4. Preliminaries#

In this chapter we apply the forward difference formula to solve a general class of ordinary differential equation called an initial value problem. After completing the chapter you should be able to:

  • Recognise the general form an initial value problem, which may be written as a single ODE or as a first order system.

  • Be able to implement the explicit Euler method to numerically obtain an approximate numeric solution.

4.1. First order problem#

We consider a general class of problem, which has the following form:

(4.1)#\[\frac{\mathrm{d}x}{\mathrm{d}t}=f(t,x), \quad x(t_0)=x_0.\]

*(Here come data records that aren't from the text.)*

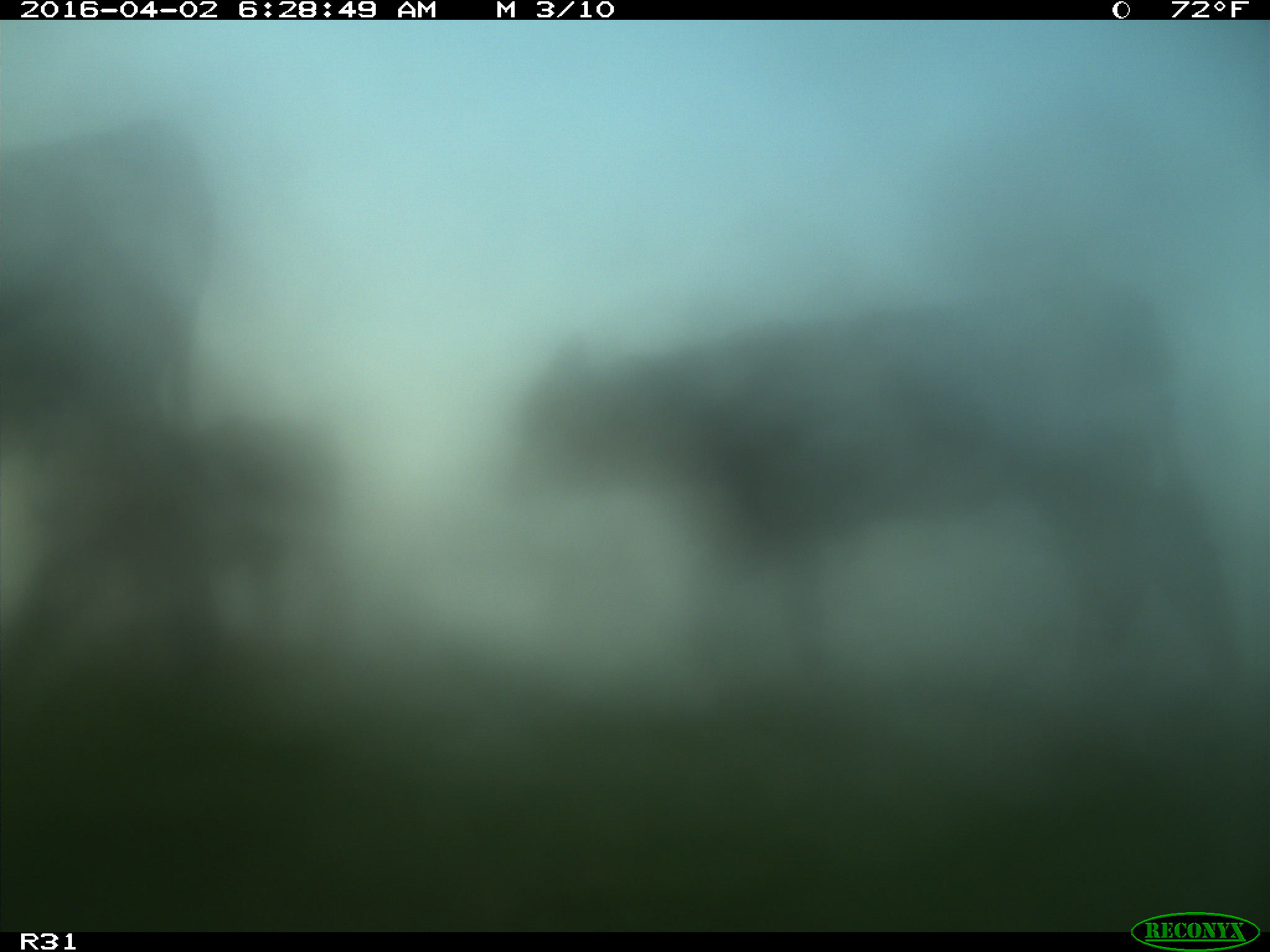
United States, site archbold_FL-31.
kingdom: Animalia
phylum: Chordata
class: Mammalia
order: Artiodactyla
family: Bovidae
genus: Bos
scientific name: Bos taurus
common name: domestic cow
Bos taurus (domestic cow).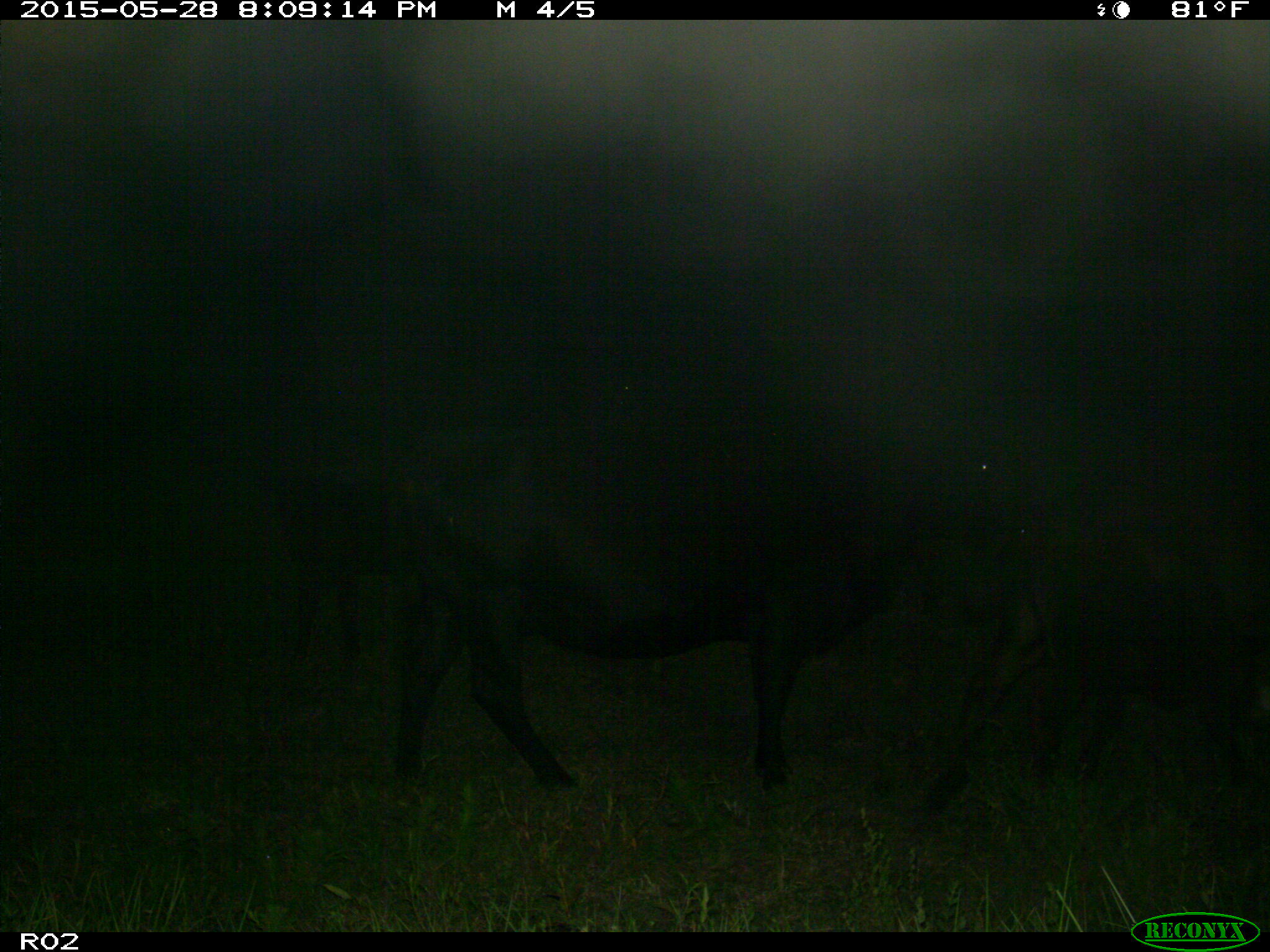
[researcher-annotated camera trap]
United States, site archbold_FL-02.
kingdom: Animalia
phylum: Chordata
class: Mammalia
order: Artiodactyla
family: Bovidae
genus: Bos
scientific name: Bos taurus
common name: domestic cow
Bos taurus (domestic cow).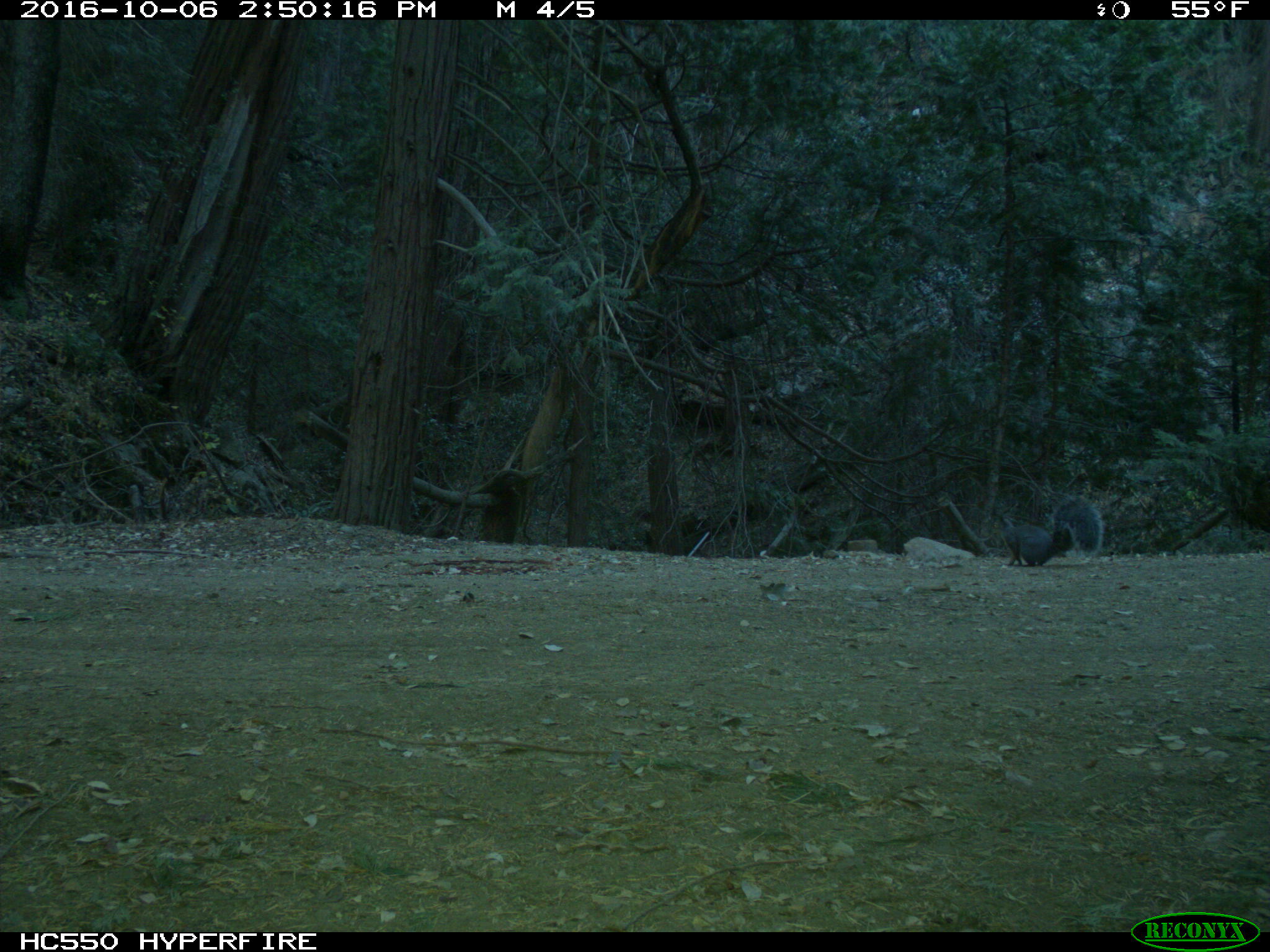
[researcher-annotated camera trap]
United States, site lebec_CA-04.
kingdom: Animalia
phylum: Chordata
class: Mammalia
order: Rodentia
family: Sciuridae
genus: Sciurus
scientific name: Sciurus carolinensis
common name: eastern gray squirrel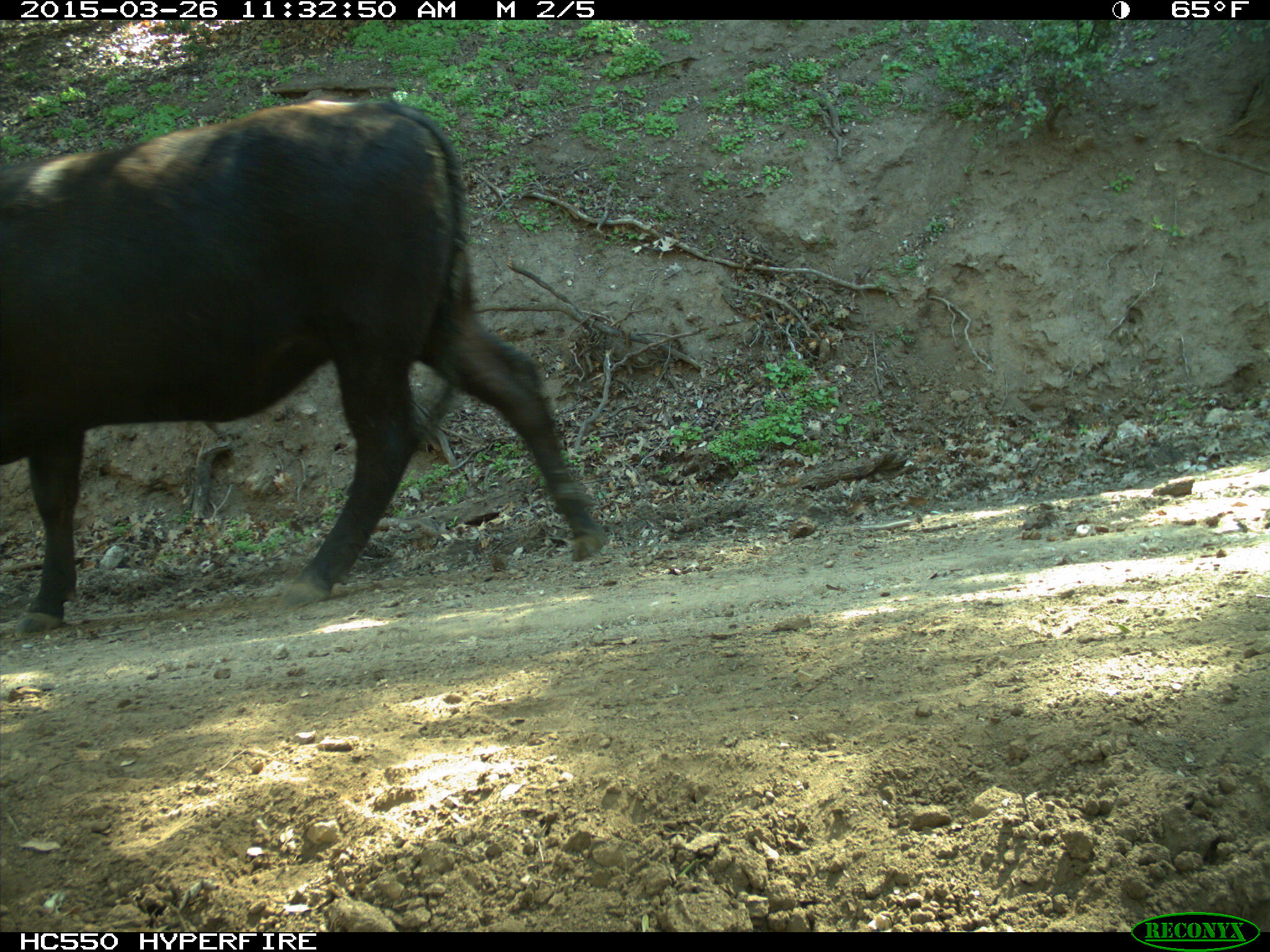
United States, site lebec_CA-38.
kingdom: Animalia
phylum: Chordata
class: Mammalia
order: Artiodactyla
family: Bovidae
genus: Bos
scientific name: Bos taurus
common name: domestic cow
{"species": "Bos taurus (domestic cow)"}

This is known as an initial value problem (IVP), because the solution for \(x\) is determined from the derivative rule together with a given initial value. The special case where the function \(f\) does not explicitly contain the independent variable \(t\) is called the autonomous case.

4.1.1. Example#

The logistic function that we plotted in Section 1.3 is defined by the following IVP:

(4.2)#\[\frac{\mathrm{d}x}{\mathrm{d}t}=r x \left(1-\frac{x}{c}\right), \qquad x(0)=x_0.\]

Exercise 4.1

Is this IVP autonomous?

Yes, this is an example of an autonomous IVP because it does not contain the independent variable \(t\).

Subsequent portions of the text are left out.